- Нет, она еще не потеряна. Но она может быть будет проиграна, потому что вы забыли значение свободы. Когда Европа взялась установить ее впервые, это было священное понятие, непосредственно вышедшее из христианского мировоззрения. Та свобода - служила возвеличению человеческого существа. Она обещала обеспечить выявление ценностей. Та свобода открывала путь добродетели и героизму. Но это все забыто. Время подточило ваше понимание свободы. Вы сохранили термин, но изготовили другое понятие: маленькую свободу, которая лишь карикатура большой; свободу без ответственности и без чувства долга, которая вывела вас, правда, на путь всеобщего благополучия. Но никто не готов умереть за эту свободу. Она полна трубных звуков, богатства и - пуста. Вы вступили в эпоху расчета - и не в состоянии бороться, жертвовать, способны только на компромиссы. Вы готовы уступить территорию, лишь бы ваше счастье продержалось там, куда еще не дошел противник.
- Должен ли Запад идти на риск большой войны ради свободы других?
- Не других - скоро своей собственной".
Казалось бы, здесь все ясно. Тем более, что ранее было сказано четко: "...в наш век без танков, самолетов и снарядов никаким духом не возьмешь" (II, стр. 178). Сила духа должна подвигать к сопротивлению, а не только к готовности умереть. Но тут же некий смысловой поворот, заслоняющий неутешительную, но простую и ясную мысль о том, что профессионального экспансиониста в конечном счете без готовности драться не остановить. И что драться лучше на возможно более ранних рубежах экспансии. По отношению к тоталитаризму и к терроризму попустительство приводит к тому, что неудержимо нарастает необратимость мирового историко-политического процесса, угрожающего демократии и всей западной цивилизации бесславной гибелью. Прежде, чем пробьет последний роковой час, следует собраться мыслями, духом и силами и защищать себя, защищая других. Но дальнейшее рассуждение Солженицына эту жестокую, неприятную для его западной аудитории ясность снимает:
"Но я сейчас говорю о духовной воле, а не о стратегии. Ни у моих друзей, ни у меня нет атомной бомбы, нет танков, нет пистолетов, ничего нет. Но в тот момент, когда сила воли в нас побеждает, когда мы рискуем жизнью, - мы наносим удар по огромной машине советской власти. Ни политические комбинации, ни военные не спасут вас. Внутренняя сила воли важнее любой политики. Если бы лидеры Востока почувствовали в вас хоть малейшее горение, хоть малейший жизненный порыв в защиту свободы, если бы они поняли, что вы готовы идти на смерть, чтобы эта свобода выжила и распространялась, - в эту минуту у них опустились бы руки. Каждый раз, когда вы выступали решительно - в Берлине, в Корее, вокруг Кубы, - каждый раз советское руководство отступало. Борьба происходит не между вами и ими, но внутри вас самих" (II, стр. 247-248).

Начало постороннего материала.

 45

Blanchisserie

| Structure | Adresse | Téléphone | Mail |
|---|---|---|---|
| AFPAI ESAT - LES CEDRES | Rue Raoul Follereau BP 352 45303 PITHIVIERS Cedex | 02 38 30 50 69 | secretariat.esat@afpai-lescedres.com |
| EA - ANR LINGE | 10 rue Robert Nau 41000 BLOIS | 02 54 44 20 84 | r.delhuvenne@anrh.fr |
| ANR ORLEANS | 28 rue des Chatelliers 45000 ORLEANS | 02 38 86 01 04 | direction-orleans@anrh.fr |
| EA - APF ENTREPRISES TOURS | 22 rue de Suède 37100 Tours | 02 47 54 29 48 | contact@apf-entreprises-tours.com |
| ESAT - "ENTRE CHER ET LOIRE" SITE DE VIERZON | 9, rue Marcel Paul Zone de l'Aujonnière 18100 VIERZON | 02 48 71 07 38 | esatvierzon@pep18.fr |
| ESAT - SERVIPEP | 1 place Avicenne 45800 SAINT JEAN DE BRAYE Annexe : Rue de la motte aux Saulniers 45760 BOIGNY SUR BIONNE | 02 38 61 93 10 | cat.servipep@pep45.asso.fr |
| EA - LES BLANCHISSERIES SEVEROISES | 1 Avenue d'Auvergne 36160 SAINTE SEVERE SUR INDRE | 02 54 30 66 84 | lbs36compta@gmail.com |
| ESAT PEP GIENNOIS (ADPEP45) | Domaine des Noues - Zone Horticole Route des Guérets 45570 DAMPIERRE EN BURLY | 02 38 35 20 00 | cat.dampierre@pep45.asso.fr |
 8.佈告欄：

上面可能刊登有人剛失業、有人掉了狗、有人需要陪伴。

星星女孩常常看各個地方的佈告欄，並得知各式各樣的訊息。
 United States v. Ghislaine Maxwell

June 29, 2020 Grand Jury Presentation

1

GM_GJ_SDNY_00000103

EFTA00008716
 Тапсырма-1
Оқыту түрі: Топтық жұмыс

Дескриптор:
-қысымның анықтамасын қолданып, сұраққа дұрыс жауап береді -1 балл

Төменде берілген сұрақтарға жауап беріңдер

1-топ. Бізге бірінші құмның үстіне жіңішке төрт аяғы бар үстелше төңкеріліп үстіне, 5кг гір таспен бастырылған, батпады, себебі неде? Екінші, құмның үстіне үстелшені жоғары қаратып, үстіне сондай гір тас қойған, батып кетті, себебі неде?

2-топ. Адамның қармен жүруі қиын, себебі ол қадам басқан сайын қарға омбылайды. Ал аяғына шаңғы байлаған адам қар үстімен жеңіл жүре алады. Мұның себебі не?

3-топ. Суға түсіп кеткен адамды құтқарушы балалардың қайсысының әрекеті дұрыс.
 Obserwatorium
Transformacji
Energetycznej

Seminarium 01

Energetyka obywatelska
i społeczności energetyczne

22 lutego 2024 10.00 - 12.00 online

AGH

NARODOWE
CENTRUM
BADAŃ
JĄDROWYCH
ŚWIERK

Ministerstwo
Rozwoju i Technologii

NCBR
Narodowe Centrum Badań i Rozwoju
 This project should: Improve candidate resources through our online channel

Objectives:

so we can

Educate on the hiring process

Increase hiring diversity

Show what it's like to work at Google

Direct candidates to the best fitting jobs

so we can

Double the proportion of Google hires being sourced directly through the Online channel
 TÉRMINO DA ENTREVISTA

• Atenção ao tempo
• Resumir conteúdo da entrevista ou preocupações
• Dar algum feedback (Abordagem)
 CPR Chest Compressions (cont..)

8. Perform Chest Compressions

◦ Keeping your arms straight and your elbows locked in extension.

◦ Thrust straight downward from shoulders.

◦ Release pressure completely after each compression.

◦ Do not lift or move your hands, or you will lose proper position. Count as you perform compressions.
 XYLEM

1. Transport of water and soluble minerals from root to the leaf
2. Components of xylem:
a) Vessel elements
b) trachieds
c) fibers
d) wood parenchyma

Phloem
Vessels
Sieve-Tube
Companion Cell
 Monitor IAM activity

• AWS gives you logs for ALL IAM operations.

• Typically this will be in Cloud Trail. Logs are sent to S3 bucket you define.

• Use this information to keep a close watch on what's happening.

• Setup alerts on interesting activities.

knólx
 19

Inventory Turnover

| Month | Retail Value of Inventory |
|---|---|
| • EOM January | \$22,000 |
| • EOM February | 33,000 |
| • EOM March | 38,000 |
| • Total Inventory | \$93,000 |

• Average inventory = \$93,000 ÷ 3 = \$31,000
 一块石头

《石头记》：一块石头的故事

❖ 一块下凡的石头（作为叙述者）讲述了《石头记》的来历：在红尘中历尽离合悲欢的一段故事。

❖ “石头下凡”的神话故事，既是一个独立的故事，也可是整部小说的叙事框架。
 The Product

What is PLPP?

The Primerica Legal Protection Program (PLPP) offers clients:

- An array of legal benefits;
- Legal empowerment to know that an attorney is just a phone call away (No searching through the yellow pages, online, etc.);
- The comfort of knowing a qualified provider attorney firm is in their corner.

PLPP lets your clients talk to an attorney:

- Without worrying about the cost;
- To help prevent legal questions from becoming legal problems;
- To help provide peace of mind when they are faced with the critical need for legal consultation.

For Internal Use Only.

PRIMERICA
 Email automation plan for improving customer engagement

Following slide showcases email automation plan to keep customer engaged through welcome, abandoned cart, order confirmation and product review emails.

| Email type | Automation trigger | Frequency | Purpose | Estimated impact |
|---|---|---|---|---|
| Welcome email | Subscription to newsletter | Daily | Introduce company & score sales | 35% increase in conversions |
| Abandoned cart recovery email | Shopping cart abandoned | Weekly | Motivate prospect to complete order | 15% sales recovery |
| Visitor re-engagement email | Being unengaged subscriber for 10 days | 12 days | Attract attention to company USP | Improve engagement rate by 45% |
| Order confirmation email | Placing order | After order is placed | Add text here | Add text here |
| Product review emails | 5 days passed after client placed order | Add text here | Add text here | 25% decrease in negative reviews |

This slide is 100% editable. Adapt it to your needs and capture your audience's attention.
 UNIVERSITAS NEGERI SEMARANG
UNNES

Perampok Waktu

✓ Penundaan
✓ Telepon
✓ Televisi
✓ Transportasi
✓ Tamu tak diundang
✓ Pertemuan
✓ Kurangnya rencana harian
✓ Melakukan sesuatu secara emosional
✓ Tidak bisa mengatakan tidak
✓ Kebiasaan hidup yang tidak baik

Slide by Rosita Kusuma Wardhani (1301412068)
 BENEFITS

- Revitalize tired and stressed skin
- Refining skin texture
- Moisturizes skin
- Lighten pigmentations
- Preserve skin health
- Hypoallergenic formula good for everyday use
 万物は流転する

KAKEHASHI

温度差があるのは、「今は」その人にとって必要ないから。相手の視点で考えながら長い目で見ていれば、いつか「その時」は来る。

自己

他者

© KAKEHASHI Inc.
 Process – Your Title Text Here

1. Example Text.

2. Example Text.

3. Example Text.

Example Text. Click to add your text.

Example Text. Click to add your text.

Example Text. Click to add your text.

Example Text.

Да, у инакомыслящих в тоталитарных странах ни атомной бомбы, ни танков, ни пистолетов (добавим сюда: чаще всего - ни организации, ни соответствующей задачам численности, ни опоры в массах) - "ничего нет". Только готовность погибнуть, но не изменить себе. Но у демократий Запада есть все, кроме решимости не отступать перед направленной (где бы она ни разворачивалась) на их уничтожение экспансией. Можно ли смешивать два столь различных феномена, как сопротивление одиночек или маленьких групп государственному тоталитарному деспотизму внутри своей страны и сопротивление государств агрессорам?
"Ни политические комбинации, ни военные не спасут вас..." А что же спасет?! Что должно вытекать из твердости, прозорливости и силы духа (все это - лишь предпосылки действия, а не действия), если не реальные и действенные политические и военные комбинации? "Лидеры Востока" должны почувствовать в лидерах и народах Запада не готовность пассивно "идти на смерть" (угандийцы готовно стояли в очереди к череподробильному молоту во времена Иди Амина), а готовность драться не на жизнь, а на смерть на рубежах нетоталитарного мира.
"Каждый раз, когда вы выступали решительно - в Берлине, в Корее, вокруг Кубы, - каждый раз советское руководство отступало." Несомненно. "Выступали решительно", однако с военной угрозой, с определенной военно-политической комбинацией, с готовностью драться. И Солженицын не приводит других примеров: невозможен пример чисто духовного, не подкрепленного готовностью сопротивляться физически государственного противостояния агрессии. Не исключено, что писатель не может позволить себе декларативной однозначности в этом вопросе, чтобы не прослыть подстрекателем. Но это вносит существенный элемент неопределенности в его позицию.